Work required:
Repeat the lines of the listing below exactly, starting at the line that contains "Comparing point (118, 127)" and running through the last line, both included, and only those.

----- Given information

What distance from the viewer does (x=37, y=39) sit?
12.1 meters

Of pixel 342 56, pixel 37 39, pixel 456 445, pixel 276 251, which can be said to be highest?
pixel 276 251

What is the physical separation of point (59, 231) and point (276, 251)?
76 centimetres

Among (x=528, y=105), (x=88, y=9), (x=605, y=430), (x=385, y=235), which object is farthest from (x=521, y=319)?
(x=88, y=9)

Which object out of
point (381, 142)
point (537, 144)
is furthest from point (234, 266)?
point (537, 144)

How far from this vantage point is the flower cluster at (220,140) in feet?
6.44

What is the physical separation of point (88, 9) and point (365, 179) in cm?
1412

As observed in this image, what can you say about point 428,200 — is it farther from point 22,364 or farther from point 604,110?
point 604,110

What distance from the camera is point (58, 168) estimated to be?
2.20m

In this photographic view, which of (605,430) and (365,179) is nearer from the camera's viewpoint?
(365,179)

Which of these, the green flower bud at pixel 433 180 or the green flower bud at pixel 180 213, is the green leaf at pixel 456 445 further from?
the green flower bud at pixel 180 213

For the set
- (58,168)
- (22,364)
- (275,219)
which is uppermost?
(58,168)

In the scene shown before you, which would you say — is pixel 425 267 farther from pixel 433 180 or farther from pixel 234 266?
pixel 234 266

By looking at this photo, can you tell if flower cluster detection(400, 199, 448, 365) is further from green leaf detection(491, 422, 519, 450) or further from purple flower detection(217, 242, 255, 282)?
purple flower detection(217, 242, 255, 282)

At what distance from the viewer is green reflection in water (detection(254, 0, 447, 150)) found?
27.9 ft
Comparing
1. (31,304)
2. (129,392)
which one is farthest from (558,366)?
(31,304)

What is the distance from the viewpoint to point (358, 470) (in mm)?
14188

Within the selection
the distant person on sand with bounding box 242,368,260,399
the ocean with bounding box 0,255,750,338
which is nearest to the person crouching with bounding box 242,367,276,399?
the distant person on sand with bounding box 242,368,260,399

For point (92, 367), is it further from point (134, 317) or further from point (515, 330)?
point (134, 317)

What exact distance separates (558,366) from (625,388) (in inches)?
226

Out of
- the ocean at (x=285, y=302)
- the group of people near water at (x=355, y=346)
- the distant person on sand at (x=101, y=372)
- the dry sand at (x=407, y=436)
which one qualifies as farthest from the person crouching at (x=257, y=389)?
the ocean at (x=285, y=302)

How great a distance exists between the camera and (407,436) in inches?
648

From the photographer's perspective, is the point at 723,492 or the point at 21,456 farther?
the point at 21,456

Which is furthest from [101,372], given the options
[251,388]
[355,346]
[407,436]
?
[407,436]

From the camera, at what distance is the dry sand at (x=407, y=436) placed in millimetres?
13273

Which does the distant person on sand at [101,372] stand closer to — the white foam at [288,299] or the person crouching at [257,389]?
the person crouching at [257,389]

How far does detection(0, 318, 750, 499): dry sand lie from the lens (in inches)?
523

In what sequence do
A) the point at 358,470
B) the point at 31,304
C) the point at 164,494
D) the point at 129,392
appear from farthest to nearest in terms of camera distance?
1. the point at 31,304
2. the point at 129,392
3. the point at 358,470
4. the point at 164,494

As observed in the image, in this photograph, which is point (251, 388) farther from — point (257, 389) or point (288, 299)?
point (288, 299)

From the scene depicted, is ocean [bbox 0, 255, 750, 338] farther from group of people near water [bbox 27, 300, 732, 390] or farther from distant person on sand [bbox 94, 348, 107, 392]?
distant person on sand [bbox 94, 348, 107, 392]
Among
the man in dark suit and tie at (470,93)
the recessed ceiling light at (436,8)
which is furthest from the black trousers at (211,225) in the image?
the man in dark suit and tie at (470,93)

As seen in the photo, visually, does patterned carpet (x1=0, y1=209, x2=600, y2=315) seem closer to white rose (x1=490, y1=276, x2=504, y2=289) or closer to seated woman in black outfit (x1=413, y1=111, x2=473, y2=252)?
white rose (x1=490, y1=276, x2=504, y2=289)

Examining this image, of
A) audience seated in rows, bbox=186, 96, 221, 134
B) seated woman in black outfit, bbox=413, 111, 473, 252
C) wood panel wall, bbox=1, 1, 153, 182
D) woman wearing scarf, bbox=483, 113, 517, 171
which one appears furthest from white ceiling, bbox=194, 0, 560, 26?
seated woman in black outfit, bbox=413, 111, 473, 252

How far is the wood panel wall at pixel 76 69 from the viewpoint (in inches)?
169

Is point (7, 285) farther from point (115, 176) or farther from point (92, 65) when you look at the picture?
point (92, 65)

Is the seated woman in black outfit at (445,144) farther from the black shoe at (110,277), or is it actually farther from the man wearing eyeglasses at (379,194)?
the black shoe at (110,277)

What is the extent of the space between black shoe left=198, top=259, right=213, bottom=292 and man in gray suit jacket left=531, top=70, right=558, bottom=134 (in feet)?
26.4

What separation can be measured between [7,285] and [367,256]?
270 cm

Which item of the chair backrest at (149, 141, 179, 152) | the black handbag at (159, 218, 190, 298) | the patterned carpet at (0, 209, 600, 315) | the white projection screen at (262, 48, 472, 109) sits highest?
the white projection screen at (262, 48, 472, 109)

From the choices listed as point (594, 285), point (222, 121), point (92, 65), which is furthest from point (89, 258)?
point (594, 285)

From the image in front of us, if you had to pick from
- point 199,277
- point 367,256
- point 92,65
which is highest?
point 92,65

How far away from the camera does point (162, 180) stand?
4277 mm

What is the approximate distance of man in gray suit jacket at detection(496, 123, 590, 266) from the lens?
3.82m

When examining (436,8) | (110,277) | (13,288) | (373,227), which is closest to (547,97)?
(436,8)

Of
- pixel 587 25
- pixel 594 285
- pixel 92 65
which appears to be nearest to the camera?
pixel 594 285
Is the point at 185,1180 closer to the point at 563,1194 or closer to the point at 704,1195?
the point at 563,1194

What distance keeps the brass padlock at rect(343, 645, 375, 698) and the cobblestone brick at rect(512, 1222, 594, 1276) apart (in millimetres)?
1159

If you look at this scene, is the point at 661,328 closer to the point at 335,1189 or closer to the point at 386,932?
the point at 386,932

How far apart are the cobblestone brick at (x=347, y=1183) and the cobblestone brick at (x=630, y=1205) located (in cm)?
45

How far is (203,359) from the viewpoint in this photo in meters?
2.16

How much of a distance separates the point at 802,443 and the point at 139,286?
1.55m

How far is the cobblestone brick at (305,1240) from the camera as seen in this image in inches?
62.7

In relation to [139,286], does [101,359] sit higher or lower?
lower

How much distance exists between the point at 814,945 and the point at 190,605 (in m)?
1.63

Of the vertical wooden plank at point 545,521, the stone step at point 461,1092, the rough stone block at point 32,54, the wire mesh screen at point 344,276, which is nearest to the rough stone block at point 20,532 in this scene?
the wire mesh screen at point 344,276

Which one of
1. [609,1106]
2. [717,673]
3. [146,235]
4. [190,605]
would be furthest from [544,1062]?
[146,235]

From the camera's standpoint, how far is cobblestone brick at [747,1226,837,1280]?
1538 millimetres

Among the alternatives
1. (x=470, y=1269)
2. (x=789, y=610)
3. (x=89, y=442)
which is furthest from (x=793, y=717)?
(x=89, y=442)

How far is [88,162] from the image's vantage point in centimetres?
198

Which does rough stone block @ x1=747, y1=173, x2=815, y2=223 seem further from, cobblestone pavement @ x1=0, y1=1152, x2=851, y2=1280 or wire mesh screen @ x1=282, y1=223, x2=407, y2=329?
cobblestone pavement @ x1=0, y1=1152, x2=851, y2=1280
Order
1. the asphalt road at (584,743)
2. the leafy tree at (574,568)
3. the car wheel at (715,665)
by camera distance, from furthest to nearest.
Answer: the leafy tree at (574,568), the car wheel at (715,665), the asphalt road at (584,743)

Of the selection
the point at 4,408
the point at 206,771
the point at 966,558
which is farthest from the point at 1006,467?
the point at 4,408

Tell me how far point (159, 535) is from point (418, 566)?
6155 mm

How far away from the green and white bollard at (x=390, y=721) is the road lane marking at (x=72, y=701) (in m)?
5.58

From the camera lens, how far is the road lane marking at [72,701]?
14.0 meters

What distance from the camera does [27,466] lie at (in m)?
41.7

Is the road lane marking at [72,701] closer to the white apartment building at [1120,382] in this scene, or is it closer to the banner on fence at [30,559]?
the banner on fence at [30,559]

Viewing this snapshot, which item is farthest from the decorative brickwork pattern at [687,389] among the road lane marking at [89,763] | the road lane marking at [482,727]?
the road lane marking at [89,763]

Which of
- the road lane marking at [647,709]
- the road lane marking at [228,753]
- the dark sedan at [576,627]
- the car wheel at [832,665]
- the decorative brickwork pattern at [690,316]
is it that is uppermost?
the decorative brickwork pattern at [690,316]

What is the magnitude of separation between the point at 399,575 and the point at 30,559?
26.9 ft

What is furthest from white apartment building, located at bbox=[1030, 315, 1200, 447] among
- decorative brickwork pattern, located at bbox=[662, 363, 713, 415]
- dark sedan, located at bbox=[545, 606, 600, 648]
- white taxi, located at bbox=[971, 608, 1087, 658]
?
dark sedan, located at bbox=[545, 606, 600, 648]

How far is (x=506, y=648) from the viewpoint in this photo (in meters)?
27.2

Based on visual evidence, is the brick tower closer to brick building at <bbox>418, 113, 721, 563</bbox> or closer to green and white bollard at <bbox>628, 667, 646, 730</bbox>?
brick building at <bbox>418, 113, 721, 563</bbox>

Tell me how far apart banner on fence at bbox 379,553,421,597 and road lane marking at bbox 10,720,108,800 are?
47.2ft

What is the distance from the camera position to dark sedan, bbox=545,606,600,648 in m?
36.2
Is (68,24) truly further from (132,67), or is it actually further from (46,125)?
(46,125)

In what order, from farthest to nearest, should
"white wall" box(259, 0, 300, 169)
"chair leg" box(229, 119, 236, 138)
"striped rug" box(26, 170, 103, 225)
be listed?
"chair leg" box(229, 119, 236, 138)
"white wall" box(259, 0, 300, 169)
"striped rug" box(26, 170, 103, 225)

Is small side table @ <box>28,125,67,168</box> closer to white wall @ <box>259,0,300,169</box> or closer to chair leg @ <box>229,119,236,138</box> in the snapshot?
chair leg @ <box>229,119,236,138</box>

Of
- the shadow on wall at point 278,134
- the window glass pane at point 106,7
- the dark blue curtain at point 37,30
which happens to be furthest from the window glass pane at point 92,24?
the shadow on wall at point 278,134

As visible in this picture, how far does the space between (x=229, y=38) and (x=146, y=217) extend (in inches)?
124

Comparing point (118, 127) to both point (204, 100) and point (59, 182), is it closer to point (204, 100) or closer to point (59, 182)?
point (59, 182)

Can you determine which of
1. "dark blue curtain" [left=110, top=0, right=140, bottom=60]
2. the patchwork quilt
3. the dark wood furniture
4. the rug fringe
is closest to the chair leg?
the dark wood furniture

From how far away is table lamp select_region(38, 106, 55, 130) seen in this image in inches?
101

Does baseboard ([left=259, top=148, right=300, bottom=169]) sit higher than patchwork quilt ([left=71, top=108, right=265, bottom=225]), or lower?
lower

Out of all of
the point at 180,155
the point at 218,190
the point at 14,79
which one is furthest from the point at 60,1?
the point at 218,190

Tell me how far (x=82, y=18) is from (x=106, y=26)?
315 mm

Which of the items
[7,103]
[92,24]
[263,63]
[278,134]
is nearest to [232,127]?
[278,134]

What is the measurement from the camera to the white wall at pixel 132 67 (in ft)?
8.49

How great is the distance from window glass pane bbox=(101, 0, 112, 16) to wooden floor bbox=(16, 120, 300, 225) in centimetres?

----------

Exercise result:
Comparing point (118, 127) to both point (204, 100) and point (59, 182), is it closer to point (204, 100) or closer to point (59, 182)?
point (59, 182)

Can you determine which of
1. "dark blue curtain" [left=110, top=0, right=140, bottom=60]
2. the patchwork quilt
3. the dark wood furniture
4. the rug fringe
is closest to the chair leg?
the dark wood furniture

From how far away is table lamp select_region(38, 106, 55, 130) seen in this image in inches?
101

Does baseboard ([left=259, top=148, right=300, bottom=169]) sit higher than patchwork quilt ([left=71, top=108, right=265, bottom=225]), or lower?
lower

Out of all of
the point at 180,155
the point at 218,190
the point at 14,79
which one is furthest from the point at 60,1?
the point at 218,190

Tell me how far (x=82, y=18) is from (x=106, y=26)?
315 mm

Which of the items
[7,103]
[92,24]
[263,63]
[278,134]
is nearest to [232,127]?
[278,134]

What is the measurement from the camera to the white wall at pixel 132 67 (in ft)?
8.49

How great is the distance from window glass pane bbox=(101, 0, 112, 16) to wooden floor bbox=(16, 120, 300, 225) in centimetres?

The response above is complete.